A run of records
— begin —
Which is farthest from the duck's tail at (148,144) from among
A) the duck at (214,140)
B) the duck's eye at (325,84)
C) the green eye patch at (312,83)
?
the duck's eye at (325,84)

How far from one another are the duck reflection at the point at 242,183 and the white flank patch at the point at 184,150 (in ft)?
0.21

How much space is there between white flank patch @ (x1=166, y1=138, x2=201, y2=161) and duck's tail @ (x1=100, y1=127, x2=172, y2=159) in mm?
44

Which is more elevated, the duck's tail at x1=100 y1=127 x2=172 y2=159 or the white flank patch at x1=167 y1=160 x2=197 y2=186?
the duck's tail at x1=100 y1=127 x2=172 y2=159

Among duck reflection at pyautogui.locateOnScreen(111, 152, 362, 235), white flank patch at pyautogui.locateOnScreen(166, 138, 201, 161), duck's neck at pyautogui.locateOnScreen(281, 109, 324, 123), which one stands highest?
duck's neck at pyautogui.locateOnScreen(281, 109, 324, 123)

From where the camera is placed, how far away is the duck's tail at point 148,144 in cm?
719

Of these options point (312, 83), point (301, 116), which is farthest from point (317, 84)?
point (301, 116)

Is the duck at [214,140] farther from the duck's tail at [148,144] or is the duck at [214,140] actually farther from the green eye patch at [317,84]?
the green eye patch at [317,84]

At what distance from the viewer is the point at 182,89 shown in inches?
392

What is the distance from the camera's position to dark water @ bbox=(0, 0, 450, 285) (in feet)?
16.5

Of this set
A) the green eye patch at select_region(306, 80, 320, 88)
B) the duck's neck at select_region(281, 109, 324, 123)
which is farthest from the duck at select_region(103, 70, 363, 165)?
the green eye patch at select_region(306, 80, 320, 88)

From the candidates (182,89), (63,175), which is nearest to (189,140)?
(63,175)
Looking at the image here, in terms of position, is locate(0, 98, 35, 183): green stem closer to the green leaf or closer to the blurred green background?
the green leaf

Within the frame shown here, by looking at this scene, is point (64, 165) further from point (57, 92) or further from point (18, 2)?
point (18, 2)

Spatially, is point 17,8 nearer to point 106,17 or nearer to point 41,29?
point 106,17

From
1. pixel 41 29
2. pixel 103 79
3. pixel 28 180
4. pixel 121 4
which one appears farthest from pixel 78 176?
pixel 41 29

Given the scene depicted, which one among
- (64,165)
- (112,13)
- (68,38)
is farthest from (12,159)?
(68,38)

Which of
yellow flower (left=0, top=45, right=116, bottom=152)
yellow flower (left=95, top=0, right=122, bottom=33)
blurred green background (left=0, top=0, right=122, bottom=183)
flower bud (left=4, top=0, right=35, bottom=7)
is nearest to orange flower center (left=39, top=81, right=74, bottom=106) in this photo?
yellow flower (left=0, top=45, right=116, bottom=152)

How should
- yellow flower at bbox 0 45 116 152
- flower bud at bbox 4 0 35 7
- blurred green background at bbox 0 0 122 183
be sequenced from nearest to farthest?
— end —
Requirement: Replace each occurrence of "blurred green background" with "hazy green backdrop" throughout the material above, and reproduce every line with nothing else altered.

Correct output:
Which is farthest from the duck's tail at (148,144) from among
A) the duck at (214,140)
B) the duck's eye at (325,84)
C) the green eye patch at (312,83)
?
the duck's eye at (325,84)

How far from one another are the duck reflection at the point at 242,183 and the white flank patch at the point at 184,150 (in ft)?
0.21

How much space is there between white flank patch @ (x1=166, y1=138, x2=201, y2=161) and duck's tail @ (x1=100, y1=127, x2=172, y2=159) in mm?
44

Which is more elevated, the duck's tail at x1=100 y1=127 x2=172 y2=159 or the white flank patch at x1=167 y1=160 x2=197 y2=186?
the duck's tail at x1=100 y1=127 x2=172 y2=159

Among duck reflection at pyautogui.locateOnScreen(111, 152, 362, 235), white flank patch at pyautogui.locateOnScreen(166, 138, 201, 161), duck's neck at pyautogui.locateOnScreen(281, 109, 324, 123), which one stands highest?
duck's neck at pyautogui.locateOnScreen(281, 109, 324, 123)

From where the camera is placed, how far away is the duck's tail at point 148,144 in cm?
719

Of these options point (312, 83), point (301, 116), which is farthest from point (317, 84)?
point (301, 116)

Is the duck at [214,140] farther from the duck's tail at [148,144] or is the duck at [214,140] actually farther from the green eye patch at [317,84]?
the green eye patch at [317,84]

At what distance from the viewer is the point at 182,89 shown in inches?
392

What is the distance from the camera's position to dark water @ bbox=(0, 0, 450, 285) (in feet)?
16.5

Of this set
A) the green eye patch at select_region(306, 80, 320, 88)
B) the duck's neck at select_region(281, 109, 324, 123)
which is farthest from the duck at select_region(103, 70, 363, 165)?
the green eye patch at select_region(306, 80, 320, 88)

From the candidates (182,89), (63,175), which is nearest to (189,140)?
(63,175)
Looking at the image here, in terms of position, is locate(0, 98, 35, 183): green stem closer to the green leaf or closer to the hazy green backdrop?
the green leaf

Within the frame shown here, by looking at this scene, is point (64, 165) further from point (57, 92) or further from point (18, 2)?
point (18, 2)

Spatially, is point 17,8 nearer to point 106,17 or nearer to point 41,29?
point 106,17

From
1. pixel 41 29
2. pixel 103 79
3. pixel 28 180
4. pixel 121 4
which one appears farthest from pixel 78 176?
pixel 41 29

Given the scene depicted, which one among
- (64,165)
- (112,13)
- (68,38)
is farthest from (12,159)?
(68,38)

Which of
yellow flower (left=0, top=45, right=116, bottom=152)
yellow flower (left=95, top=0, right=122, bottom=33)
hazy green backdrop (left=0, top=0, right=122, bottom=183)
flower bud (left=4, top=0, right=35, bottom=7)
is nearest to orange flower center (left=39, top=81, right=74, bottom=106) in this photo?
yellow flower (left=0, top=45, right=116, bottom=152)

How should
- yellow flower at bbox 0 45 116 152
- flower bud at bbox 4 0 35 7
- hazy green backdrop at bbox 0 0 122 183
be sequenced from nearest to farthest?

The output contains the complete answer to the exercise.